War in Aragon Part 2

In the event the Nationalist defenders turned out to resist even more tenaciously than they had at Brunete. Republican commanders became obsessed with reducing tiny pockets of resistance, when they should have left them to the reserves and focused upon the main objective. The small town of Belchite only had a few hundred men, but their bravery tied up half of Modesto's V Corps. They fought on for day after day, even though their water supply was cut and the strench of rotting corpses was so bad at times that the attackers were forced to wear gas masks. Quinto was taken on the fourth day but the village of Codo was held by three companies of Carlists against two whole brigades. This slow and ponderous way of making war captured six miles of front at heavy cost, but failed utterly in its attempt on Saragossa. The well defended strongpoints on which so many hours and lives had been lost did not hold enough men to have threatened Modesto's rear.

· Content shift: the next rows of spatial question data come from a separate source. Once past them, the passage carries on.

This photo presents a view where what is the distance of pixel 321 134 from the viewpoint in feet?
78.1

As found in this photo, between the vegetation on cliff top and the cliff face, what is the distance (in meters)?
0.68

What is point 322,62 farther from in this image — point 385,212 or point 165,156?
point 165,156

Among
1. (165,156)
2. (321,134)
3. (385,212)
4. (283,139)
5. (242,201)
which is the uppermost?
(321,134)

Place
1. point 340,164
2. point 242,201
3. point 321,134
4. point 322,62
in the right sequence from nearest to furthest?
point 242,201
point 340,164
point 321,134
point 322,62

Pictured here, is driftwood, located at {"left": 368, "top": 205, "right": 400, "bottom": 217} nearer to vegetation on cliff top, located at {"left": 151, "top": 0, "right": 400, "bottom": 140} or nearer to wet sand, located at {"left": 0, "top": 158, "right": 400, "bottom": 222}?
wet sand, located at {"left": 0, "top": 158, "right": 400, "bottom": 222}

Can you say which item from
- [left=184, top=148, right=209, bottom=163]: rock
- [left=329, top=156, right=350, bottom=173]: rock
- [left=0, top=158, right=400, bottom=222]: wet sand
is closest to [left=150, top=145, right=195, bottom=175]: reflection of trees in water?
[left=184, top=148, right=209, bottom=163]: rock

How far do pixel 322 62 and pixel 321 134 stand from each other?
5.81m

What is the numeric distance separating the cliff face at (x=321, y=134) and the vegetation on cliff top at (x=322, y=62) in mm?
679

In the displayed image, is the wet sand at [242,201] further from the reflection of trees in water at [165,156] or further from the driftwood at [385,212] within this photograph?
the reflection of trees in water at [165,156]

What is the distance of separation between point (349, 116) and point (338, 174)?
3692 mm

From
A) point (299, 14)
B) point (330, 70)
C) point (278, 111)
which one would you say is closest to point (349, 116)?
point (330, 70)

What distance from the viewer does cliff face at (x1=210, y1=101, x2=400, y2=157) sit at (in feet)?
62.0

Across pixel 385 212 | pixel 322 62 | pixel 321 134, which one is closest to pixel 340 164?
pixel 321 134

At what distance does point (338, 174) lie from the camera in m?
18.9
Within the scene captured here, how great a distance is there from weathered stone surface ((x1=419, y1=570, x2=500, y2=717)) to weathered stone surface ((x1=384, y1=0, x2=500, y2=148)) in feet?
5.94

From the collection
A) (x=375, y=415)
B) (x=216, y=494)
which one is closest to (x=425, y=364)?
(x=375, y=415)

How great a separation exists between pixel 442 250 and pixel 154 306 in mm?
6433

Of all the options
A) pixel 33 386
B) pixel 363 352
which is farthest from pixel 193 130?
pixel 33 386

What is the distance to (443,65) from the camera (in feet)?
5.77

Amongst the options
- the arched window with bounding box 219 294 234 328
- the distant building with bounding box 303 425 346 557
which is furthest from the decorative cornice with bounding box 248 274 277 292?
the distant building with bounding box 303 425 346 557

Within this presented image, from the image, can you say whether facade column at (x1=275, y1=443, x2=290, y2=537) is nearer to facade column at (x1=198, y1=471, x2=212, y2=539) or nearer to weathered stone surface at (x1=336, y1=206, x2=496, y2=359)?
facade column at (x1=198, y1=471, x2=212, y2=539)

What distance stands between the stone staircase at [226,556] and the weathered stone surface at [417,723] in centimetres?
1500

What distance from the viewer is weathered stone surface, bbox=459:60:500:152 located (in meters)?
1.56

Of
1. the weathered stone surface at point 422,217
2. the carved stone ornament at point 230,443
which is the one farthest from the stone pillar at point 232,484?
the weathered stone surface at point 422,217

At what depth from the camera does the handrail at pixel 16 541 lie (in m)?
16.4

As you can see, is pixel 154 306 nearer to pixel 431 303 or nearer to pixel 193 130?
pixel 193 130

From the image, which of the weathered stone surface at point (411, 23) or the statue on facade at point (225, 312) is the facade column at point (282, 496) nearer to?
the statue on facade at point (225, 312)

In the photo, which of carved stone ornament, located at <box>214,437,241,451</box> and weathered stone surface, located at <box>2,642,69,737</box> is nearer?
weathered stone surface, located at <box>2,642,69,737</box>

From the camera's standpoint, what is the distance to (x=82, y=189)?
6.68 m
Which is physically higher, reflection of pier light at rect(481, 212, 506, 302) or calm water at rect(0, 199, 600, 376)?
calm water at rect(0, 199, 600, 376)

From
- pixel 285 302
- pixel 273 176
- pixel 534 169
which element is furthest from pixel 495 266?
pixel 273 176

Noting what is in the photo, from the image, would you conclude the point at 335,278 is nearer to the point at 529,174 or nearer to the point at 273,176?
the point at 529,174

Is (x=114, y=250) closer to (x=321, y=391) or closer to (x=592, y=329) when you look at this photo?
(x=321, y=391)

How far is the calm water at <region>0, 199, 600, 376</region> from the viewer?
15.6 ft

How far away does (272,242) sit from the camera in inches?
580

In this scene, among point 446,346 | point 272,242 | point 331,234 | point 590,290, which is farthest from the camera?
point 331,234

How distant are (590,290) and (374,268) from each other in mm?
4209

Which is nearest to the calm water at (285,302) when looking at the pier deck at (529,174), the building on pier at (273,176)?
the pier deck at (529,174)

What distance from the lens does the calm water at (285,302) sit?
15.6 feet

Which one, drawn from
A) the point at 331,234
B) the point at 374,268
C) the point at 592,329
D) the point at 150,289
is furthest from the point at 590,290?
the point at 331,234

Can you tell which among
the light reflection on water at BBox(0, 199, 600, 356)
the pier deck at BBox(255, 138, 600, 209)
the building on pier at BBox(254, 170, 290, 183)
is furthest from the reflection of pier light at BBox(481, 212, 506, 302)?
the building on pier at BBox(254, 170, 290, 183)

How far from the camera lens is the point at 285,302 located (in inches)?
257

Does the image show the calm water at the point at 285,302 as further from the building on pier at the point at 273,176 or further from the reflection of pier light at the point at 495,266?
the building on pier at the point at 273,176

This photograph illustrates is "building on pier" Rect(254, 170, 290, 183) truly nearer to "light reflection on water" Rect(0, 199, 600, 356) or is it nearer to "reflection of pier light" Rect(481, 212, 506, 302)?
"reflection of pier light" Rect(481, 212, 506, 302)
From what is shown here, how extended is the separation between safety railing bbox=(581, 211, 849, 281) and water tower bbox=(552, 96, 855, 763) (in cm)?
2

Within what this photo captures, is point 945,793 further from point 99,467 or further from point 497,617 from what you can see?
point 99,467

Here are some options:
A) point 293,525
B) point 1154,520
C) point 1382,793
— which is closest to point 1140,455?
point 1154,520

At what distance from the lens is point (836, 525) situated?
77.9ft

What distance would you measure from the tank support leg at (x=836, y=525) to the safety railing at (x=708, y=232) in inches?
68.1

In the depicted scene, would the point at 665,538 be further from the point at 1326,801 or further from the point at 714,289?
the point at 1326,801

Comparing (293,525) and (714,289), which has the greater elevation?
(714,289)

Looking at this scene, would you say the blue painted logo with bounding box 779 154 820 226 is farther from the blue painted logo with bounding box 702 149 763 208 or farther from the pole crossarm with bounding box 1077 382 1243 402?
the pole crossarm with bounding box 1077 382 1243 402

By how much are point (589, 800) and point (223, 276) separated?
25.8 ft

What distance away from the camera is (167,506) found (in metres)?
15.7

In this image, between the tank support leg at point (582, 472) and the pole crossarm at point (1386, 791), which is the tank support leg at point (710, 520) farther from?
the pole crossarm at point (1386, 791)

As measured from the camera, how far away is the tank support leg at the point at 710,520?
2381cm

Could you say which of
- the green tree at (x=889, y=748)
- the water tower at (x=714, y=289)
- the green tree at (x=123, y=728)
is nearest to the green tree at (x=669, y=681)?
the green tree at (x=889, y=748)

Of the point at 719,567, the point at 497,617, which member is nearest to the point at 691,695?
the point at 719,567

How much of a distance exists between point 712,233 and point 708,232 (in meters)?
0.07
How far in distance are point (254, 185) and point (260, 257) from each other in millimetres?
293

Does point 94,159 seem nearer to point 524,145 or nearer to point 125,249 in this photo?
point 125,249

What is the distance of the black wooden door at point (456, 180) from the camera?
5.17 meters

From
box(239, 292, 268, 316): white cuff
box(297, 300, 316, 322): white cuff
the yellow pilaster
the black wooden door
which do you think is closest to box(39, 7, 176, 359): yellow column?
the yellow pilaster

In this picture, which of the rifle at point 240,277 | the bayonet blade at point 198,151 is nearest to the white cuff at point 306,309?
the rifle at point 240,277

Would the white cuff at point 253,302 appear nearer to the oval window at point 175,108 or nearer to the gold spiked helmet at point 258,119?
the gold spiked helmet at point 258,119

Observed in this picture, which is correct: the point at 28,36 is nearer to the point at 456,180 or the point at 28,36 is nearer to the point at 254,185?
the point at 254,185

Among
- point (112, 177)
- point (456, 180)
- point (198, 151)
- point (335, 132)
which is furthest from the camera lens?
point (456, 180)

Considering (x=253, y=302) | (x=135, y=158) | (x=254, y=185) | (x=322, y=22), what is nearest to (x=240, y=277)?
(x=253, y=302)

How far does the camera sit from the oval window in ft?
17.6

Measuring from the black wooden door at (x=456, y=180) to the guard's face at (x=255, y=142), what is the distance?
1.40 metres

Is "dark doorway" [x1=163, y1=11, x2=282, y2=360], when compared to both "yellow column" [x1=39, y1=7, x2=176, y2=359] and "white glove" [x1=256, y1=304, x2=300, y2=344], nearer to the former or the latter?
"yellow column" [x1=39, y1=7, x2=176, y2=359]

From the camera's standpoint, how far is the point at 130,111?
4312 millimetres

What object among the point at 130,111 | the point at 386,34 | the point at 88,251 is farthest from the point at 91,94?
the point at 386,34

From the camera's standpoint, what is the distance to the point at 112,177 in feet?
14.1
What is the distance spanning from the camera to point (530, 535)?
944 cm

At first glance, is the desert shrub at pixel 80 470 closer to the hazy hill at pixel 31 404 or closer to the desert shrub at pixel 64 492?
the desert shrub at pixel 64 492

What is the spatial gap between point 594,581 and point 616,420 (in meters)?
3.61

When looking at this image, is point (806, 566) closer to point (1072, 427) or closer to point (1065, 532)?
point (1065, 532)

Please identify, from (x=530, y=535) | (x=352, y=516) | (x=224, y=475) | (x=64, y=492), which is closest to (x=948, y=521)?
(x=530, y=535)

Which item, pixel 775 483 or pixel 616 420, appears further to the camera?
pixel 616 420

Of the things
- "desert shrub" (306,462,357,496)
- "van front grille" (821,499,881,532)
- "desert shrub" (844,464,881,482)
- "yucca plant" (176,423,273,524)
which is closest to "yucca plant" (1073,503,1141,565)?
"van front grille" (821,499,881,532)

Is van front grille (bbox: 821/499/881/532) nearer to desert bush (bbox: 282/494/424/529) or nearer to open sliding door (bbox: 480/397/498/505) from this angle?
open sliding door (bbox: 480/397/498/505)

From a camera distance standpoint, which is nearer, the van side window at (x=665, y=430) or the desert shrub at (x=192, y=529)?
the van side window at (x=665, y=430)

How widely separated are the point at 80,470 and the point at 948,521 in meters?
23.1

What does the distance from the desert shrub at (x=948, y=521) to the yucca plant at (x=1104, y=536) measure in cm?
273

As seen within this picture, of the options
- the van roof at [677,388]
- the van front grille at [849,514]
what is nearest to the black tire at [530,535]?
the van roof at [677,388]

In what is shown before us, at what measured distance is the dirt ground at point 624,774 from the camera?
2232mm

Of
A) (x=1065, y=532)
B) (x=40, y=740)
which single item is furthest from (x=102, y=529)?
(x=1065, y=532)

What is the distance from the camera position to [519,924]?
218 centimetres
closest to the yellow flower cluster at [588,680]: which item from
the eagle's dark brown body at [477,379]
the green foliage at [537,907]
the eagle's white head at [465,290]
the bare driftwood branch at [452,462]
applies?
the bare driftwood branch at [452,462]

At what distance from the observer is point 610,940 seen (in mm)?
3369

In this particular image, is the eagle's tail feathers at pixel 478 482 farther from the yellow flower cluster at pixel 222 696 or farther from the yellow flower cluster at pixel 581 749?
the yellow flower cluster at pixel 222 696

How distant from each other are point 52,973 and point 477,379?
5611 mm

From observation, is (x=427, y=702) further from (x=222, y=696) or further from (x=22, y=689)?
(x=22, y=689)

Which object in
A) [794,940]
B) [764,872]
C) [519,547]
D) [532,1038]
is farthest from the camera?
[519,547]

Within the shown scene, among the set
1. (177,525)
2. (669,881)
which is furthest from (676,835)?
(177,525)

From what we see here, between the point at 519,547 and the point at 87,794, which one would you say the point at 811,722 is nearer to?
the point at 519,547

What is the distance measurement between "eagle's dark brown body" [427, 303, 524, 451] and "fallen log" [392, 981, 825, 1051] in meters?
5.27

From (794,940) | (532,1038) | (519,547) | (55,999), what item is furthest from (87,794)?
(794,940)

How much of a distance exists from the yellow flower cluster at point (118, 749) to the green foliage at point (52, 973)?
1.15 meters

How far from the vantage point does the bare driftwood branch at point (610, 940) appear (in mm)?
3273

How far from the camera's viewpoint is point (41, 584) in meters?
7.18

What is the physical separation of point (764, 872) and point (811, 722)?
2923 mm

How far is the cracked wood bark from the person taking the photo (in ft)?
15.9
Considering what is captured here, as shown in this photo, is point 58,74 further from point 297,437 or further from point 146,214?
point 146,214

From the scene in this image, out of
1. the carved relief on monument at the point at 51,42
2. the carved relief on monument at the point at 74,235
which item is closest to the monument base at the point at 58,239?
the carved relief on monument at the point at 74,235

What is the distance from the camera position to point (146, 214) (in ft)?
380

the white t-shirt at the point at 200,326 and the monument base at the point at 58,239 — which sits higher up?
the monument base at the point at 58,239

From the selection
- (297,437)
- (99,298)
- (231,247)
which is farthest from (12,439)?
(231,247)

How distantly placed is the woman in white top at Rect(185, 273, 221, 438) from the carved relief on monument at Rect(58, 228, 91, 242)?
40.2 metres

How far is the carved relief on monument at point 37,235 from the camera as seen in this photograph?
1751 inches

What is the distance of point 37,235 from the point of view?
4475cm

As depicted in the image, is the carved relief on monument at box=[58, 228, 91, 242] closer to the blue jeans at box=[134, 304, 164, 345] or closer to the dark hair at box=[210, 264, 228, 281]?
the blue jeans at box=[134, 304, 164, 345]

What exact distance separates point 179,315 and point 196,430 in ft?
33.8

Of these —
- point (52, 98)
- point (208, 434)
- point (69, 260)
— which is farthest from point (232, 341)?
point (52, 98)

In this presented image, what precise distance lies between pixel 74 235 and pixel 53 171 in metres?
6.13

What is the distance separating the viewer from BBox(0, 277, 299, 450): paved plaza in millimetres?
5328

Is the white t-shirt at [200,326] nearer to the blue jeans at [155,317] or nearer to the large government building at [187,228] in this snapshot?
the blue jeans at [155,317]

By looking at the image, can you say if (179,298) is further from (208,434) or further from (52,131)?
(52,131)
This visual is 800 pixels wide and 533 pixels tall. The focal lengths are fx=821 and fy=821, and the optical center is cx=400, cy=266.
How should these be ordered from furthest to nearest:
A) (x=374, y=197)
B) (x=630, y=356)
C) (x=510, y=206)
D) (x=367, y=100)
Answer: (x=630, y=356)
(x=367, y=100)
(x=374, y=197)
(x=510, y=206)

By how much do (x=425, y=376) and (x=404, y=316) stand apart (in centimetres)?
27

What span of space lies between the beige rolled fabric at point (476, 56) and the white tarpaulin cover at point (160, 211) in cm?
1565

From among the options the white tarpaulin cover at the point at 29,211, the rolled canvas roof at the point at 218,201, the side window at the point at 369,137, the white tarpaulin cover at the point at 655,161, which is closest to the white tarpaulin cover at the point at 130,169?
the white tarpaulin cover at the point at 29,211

The most serious losses were again in armour. Lister lost nearly all the fast BT-5 tanks in the Fuentes del Ebro. Even Modesto turned against him, and a quarrel between these two important commanders would remain until the end of the war. Prieto was furious at the handling of the battle, and his bitter criticism turned the Party's anger against him. Along with a growing number of senior officers he had begun to realise that communist direction of the war effort was destroying the Popular Army with prestige operations it could ill afford. The Aragon offensive had come too late to help Santander, which actually fell on the day it opened. Nor did it delay the final stages of the war in the north. Well aware of the importance of reducing the Basques before winter, General Davila was continuing his advance west from Santander as fast as he could push his Carlist and Italian troops forward.